Si no lees no puedes escribir. Esto lo saben muy bien mis colegas editores y correctores que a diario tienen que realizar la repugnante tarea de ungir fístulas gramaticales, suturar brechas sintácticas y aplicar otras terapias a textos enfermizos y sin lustre, escritos en las salas de redacción de la mayoría de medios informativos.

Rolando Monterrosa

En estos últimos circula el chiste sobre aquel redactor cuyos textos, por malos y enredados, se le asignaban como castigo al peor portado de los editores o correctores. Otro es el de aquella linda y dulce periodista, quien se transformaba en monstruo al comenzar a escribir.

En los últimos años, las abundantes hornadas de egresados de facultades pomposamente llamadas de "Ciencias de la Comunicación" han dado como resultado la saturación del mercado laboral periodístico y la creciente población de licenciados en el ramo que viven de su trabajo; pero de su trabajo en ventas, o como encargados de relaciones públicas, en taxis o en microbuses.

Es triste ver los pobres, más bien paupérrimos, resultados de sencillos exámenes de capacidad de redacción de textos, conocimientos generales, captación y procesamiento de datos, aplicados a los aspirantes a periodistas que acuden en enjambres a las redacciones.

Con suerte, destacan uno o dos de los numerosos aspirantes. Entre los que clasifican se produce un significativo fenómeno: cuando se les pregunta qué libros han leído y cuáles están leyendo, invariablemente enumeran de tres a cinco títulos, casi siempre dos de Vargas Llosa e igual número de García Márquez, más Isabel Allende, en el caso de las chicas. ¡Hombre, pero al menos leen algo! De estos se puede esperar el desarrollo de un modesto a un buen redactor.

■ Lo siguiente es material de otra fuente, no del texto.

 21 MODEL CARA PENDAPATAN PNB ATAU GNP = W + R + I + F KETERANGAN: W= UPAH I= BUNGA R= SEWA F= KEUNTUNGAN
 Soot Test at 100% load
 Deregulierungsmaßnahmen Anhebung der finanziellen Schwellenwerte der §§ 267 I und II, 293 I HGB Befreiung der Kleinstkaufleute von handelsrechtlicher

La mayoría de aspirantes, sin embargo, no ha leído nada más allá de los textezuelos fotocopiados que les suministran las universidades.

Difícilmente podrán alcanzar la destreza para describir acontecimientos; retratar personajes, definir situaciones; o lo que es el sueño de todo periodista bisoño: "llevar al lector al lugar de los hechos".

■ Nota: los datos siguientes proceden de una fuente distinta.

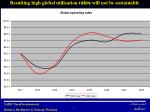 resulting high global utilisation rates will not be sustainable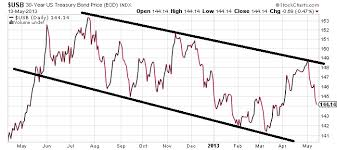 Bond Market Shows Signs Of Weakness Ahead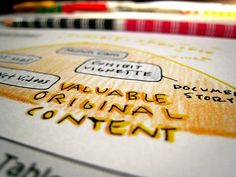 Why your Content Strategy Needs an Inbound Marketing Strategy Inbound Marketing, Marketing Digital, Internet Marketing, Online Marketing, Social Media Marketing, Marketing Process, Marketing Articles, Marketing Technology, Marketing Tactics
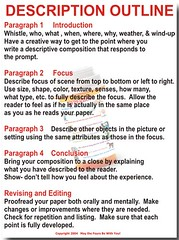 Description Outline | by The Writing Doctor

Leer enseña a escribir, enriquece el vocabulario, desarrolla la intuición para mantener el ritmo de una narrativa. Este es un recurso válido no sólo para aspirantes a periodistas, sino para cualquier estudiante que tiene que presentar trabajos monográficos o tesis de grado.

Cuentan de un redactor que después de contaminar con su mala ortografía y peor sintaxis la redacción de un medio local, murió.

Editores y correctores se acercaron a su féretro, no para darle el último adiós, sino para cerciorarse de que estaba bien muerto. Todos hicieron votos para que no lo fueran a enterrar en Jerusalem, porque allí los muertos resucitan al tercer día.